## TO DO
Copy everything from the line containing "Would (x=179, y=179)" down to the end of the data, offsetting every coordinate in the answers by -71 and leaving all other text unchanged.

## WORKING DATA
-- START --
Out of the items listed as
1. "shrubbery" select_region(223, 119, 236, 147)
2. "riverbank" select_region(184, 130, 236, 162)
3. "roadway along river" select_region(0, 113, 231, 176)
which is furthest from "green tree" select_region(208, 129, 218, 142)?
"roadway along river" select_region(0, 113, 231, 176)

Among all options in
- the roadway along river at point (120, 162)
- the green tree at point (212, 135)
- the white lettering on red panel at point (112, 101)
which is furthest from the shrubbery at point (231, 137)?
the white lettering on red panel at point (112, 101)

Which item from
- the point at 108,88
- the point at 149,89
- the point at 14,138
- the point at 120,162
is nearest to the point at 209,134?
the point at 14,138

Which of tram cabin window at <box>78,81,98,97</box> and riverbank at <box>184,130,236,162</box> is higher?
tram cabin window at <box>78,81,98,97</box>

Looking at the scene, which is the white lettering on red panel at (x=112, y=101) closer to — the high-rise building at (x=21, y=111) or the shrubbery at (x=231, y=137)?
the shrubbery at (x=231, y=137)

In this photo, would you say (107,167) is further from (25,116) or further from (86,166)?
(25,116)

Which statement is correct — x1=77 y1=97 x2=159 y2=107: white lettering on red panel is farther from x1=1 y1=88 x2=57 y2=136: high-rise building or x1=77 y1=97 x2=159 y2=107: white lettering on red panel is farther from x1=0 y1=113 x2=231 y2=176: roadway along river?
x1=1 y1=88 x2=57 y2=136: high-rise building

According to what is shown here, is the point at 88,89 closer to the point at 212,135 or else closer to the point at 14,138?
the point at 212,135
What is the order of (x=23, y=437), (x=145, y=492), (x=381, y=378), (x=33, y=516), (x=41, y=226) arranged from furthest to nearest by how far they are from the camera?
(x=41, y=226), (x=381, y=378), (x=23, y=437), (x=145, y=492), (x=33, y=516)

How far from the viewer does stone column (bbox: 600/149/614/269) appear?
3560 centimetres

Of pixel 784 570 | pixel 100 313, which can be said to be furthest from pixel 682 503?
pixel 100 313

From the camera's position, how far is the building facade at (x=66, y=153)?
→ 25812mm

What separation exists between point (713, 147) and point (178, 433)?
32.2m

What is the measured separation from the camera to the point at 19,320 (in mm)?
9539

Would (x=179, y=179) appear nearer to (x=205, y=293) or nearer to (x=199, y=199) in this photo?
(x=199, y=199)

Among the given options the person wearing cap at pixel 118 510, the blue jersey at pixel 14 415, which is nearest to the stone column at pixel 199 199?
-- END --
## RESPONSE TO THE TASK
Would (x=179, y=179) appear nearer to (x=205, y=293) or nearer to (x=199, y=199) in this photo?
(x=128, y=128)

Among the given options the person wearing cap at pixel 118 510, the blue jersey at pixel 14 415, which is nearest to the stone column at pixel 199 199?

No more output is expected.